Intel 8086 CPU Emulator
macca
Posts: 829
Hi,
Seems that today is Intel's 8086 launch anniversary, looks a good day to present my own Intel 8086 processor emulator for the P2.
Here are some screenshots of it running the 8086 Monitor by Seattle Computer Products.
All instructions are (hopefully) implemented, including the single-step and breakpoint interrupts.
The attached example emulates a very simple system with 256KB RAM, 64KB ROM and an ACIA-ish serial port hooked to the programming serial pins running at 115_200 bps. The monitor source is slightly modified from the original to accomodate for the different system configurations and can be compiled with nasm.

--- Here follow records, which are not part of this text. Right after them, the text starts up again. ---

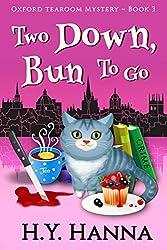Two Down, Bun To Go (Oxford Tearoom Mysteries ~ Book 3)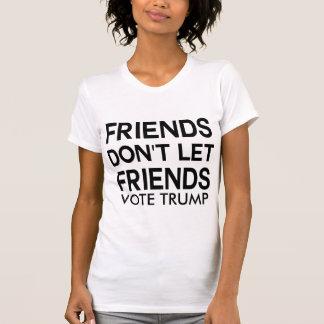 Camiseta Os amigos não deixam amigos VOTAR O TRUNFO ou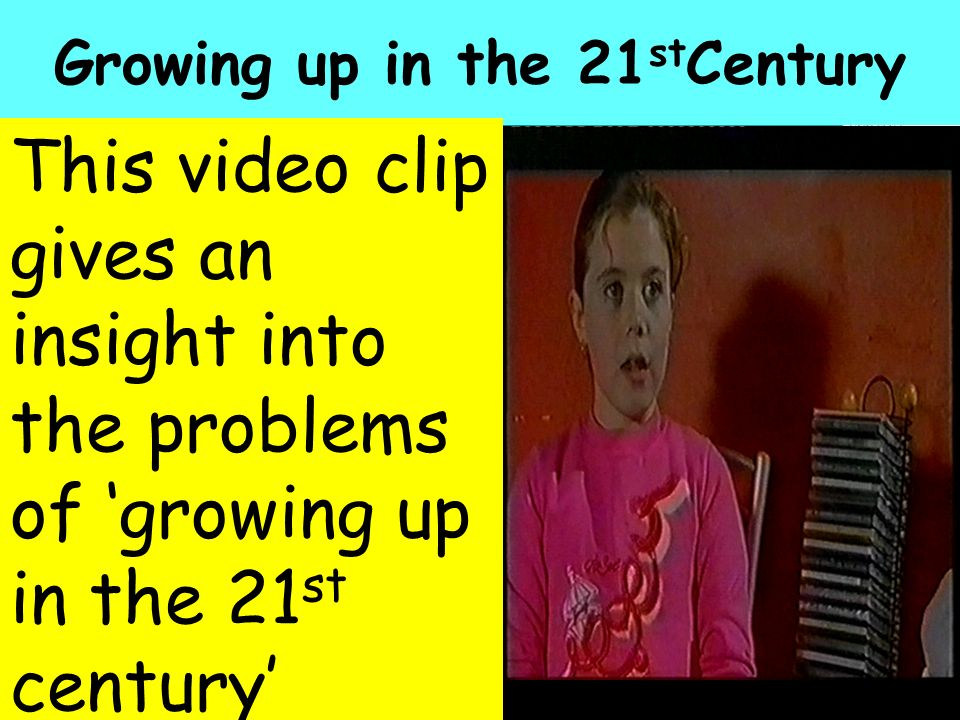 Growing up in the 21stCentury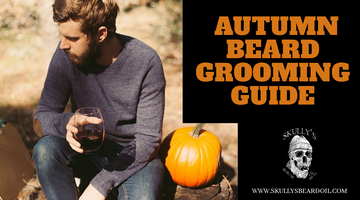 Autumn Beard Grooming Guide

The monitor's manual is here.
There are bugs, so use at your own risk
Enjoy!
Comments
Holy cow! Neat!!!
Supremely intriguing.
Sweet. Guess that means it can run old DOS programs?
How many MHz does it do?
Nice one macca. Do you have further plans to incorporate any PC type peripherals into the memory map over time, or will this be intended as a pure standalone 8086 (non-PC) emulator?

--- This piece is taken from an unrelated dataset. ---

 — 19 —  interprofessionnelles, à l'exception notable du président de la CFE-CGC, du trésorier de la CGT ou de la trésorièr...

From the processor perspective yes, however it needs a lot of other things to be able to run DOS programs.
Haven't measured... will try to assemble something, but it doesn't count the cycles so it will not be significant.
Yes, I would like to implement something like dosemu.
One problem will be the ram, however, if I'm not wrong, the first IBM-PC had a maximum of 256KB so I think I'll start with it.
Cool project.
It compiles and downloads fine.
But unfortunately all I get is gibberish when I try to run it, like the serial isn't sync'ing.
I started with 115200, no parity, one stop bit.
I've tried the latest versions of PropTool, PNut and flexprop.
I've tried various baud rates from 9600 to 460800.
I've tried various parities and stop bit combinations.
I've both the Parallax Serial Terminal and TeraTerm.
The gibberish changes with changes to baud, parities and stop bits, but I never get good old readable ASCII.
I've tried changing the P2 clock frequency from 150 to 200 MHz. I don't get any response from the program below 150 or greater than 170 MHz.
Any thoughts? I'm using a P2 Edge Rev. C on a mini breakout using the latest prop-plug(rev. D), which has been working fine with everything else I've thrown at it...
x86 So we now have them all. Z80, 6502, 68000 and now this. We can make a dosbox.
Ah, I always forget that these tools can't handle 64-bit constants, try with the updated source.
If you need to change the baud rate or clock you need to recalculate the value for the smart pins configurations at lines 1729 and 1734, or replace with cordic calls.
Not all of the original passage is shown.